### [Written request 1]
Could you format the rows starting at the line containing "How far into" and ending at the line containing "3. (x=386, y=134)" as a Markdown table with the columns Number and Line, leaving out blank lines?

START Text to read

TU116 may have tensor and rt removed.
Posted on Reply
#9
Tsukiyomi91
Ah... well, guess we have to find out by December or next year whenever NVIDIA teases us again.
Posted on Reply
#10
newtekie1
Semi-Retired Folder
Vayra86LMAO. RTX heat in a thin and light device. I can't wait to see it perform worse than Pascal. Just add Max-Q and all the noobs think they're buying the good stuff when in fact they are stuck with overpriced performance of a GPU that is two tiers lower than its desktop equivalent. IF its not throttling, that is.

'Nvidia is playing a more active role' - that alone should be read as a big fat warning sign.
The performance/watt of Turing is better than Pascal, from what we've seen. So performance in mobile devices should be better for the RTX cards than pascal cards.
Posted on Reply
#11
R00kie
Tsukiyomi91it's been said that ANY TU10x cores that are "lower" than 104 won't get RT cores or even get the RTX naming convention, so we'll see a "GTX" 2050 or 2060 instead with Tensor & CUDA core present in those toned-down Turing chips.
TU106 in RTX2070 has them enabled.
Posted on Reply
#12
Vayra86
newtekie1The performance/watt of Turing is better than Pascal, from what we've seen. So performance in mobile devices should be better for the RTX cards than pascal cards.
Really now? And this is without RTX ON

Posted on Reply
#13
R0H1T
notbI haven't seen any material stating that lower parts will have RTX. Everyone is talking about a picture that doesn't include the "RTX" text at all - just model numbers.

Sure, I'd love an RTX 1050 mobile, but that's really unlikely.
Why, you don't "have to" enable RT in games do you? If they've made RTX, with RT in mind, as many have said it'd be foolish to just include it in the high end. Without mid/low range cards having RT in silicon, it'd be a stillborn at best or worse Physx v2 :shadedshu:
Posted on Reply
#14
notb
Vayra86Really now?

END Text to read
START The data

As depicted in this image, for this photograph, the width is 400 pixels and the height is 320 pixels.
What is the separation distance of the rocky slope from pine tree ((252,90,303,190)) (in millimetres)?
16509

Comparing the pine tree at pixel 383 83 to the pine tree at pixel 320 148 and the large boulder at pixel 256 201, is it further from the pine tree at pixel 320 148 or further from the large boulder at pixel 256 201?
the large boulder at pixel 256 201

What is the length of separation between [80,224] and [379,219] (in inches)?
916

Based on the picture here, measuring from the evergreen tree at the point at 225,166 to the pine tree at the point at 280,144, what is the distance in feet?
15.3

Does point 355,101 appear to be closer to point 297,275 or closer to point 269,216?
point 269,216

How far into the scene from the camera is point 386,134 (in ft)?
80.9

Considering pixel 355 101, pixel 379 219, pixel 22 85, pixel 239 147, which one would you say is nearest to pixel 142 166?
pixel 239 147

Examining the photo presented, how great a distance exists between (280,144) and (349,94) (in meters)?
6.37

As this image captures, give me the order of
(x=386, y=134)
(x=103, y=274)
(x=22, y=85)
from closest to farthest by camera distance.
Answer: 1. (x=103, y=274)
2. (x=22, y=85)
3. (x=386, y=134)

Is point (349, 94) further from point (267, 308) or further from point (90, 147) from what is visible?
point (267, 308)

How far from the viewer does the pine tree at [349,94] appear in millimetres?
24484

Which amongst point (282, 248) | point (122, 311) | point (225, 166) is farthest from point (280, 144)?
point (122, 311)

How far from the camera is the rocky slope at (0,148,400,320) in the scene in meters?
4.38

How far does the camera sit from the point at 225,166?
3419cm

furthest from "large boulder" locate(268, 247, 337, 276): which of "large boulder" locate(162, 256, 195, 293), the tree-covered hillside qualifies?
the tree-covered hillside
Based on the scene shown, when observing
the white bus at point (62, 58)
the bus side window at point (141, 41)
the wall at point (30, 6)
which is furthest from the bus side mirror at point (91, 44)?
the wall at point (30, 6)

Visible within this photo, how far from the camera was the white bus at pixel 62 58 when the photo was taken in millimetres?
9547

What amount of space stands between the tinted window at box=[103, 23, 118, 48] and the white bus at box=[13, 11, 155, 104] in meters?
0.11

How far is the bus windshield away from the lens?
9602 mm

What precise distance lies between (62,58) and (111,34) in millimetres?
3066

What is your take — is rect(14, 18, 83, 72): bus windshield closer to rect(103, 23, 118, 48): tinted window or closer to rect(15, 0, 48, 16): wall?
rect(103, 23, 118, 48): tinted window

END The data
START The data

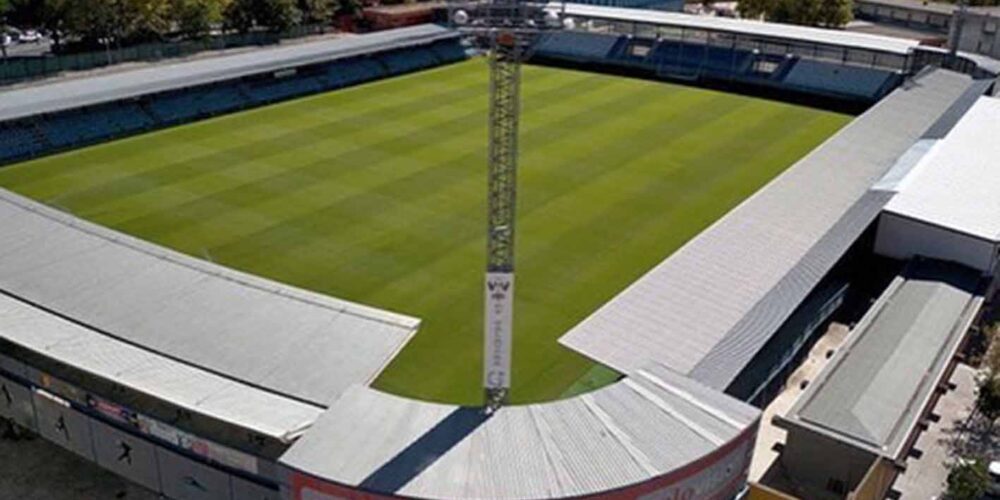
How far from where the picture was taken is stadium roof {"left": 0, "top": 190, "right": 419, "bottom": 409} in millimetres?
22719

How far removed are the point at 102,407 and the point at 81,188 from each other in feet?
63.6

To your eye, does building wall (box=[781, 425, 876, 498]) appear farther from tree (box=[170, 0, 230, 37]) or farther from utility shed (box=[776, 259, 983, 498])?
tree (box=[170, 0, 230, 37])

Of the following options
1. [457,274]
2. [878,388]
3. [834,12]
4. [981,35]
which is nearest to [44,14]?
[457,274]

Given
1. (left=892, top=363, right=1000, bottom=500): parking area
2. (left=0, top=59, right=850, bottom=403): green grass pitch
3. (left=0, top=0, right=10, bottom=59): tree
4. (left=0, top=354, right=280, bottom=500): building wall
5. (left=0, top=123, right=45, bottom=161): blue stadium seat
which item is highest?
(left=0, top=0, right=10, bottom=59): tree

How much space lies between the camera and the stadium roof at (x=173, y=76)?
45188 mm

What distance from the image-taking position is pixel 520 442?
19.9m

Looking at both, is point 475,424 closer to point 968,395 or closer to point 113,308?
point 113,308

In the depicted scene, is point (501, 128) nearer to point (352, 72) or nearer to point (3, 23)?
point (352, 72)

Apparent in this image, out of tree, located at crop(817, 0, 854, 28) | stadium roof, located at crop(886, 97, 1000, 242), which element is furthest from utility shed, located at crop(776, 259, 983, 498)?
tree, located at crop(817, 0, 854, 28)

END The data
START The data

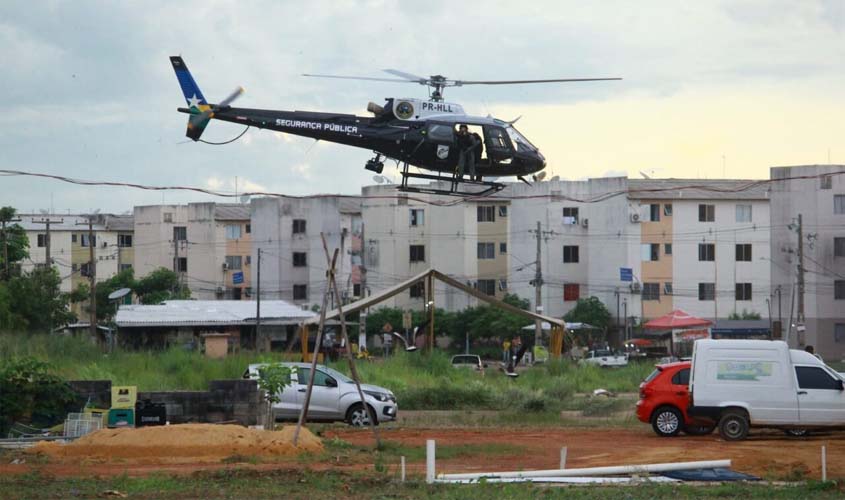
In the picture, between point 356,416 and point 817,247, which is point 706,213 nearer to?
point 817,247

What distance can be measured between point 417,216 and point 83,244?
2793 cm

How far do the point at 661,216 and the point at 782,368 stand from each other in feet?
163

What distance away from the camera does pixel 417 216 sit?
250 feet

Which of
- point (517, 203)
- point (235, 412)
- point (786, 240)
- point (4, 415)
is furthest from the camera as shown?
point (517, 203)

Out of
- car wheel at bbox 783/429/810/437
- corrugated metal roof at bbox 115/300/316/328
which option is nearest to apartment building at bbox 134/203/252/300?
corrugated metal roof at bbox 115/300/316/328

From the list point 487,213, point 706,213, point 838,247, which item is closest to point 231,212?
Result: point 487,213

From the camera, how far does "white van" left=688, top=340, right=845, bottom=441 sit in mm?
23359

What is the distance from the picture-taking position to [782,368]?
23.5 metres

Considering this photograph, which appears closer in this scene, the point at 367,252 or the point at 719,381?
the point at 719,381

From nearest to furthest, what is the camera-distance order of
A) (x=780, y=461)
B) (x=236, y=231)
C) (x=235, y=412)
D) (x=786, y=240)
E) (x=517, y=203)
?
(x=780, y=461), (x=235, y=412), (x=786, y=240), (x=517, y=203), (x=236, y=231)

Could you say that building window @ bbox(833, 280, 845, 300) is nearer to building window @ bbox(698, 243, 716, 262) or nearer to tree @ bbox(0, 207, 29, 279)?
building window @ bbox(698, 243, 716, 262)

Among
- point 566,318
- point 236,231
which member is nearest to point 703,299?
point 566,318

END The data

### [Written request 2]
Can you repeat the forum thread starting at "Why, you don't" and ending at "Vayra86Really now?", replacing "stillborn" with "nonstarter"?

### [Right answer 1]
| Number | Line |
|---|---|
| 1 | How far into the scene from the camera is point 386,134 (in ft)? |
| 2 | 80.9 |
| 3 | Considering pixel 355 101, pixel 379 219, pixel 22 85, pixel 239 147, which one would you say is nearest to pixel 142 166? |
| 4 | pixel 239 147 |
| 5 | Examining the photo presented, how great a distance exists between (280,144) and (349,94) (in meters)? |
| 6 | 6.37 |
| 7 | As this image captures, give me the order of |
| 8 | (x=386, y=134) |
| 9 | (x=103, y=274) |
| 10 | (x=22, y=85) |
| 11 | from closest to farthest by camera distance. |
| 12 | Answer: 1. (x=103, y=274) |
| 13 | 2. (x=22, y=85) |
| 14 | 3. (x=386, y=134) |

### [Right answer 2]
Why, you don't "have to" enable RT in games do you? If they've made RTX, with RT in mind, as many have said it'd be foolish to just include it in the high end. Without mid/low range cards having RT in silicon, it'd be a nonstarter at best or worse Physx v2 :shadedshu:
Posted on Reply
#14
notb
Vayra86Really now?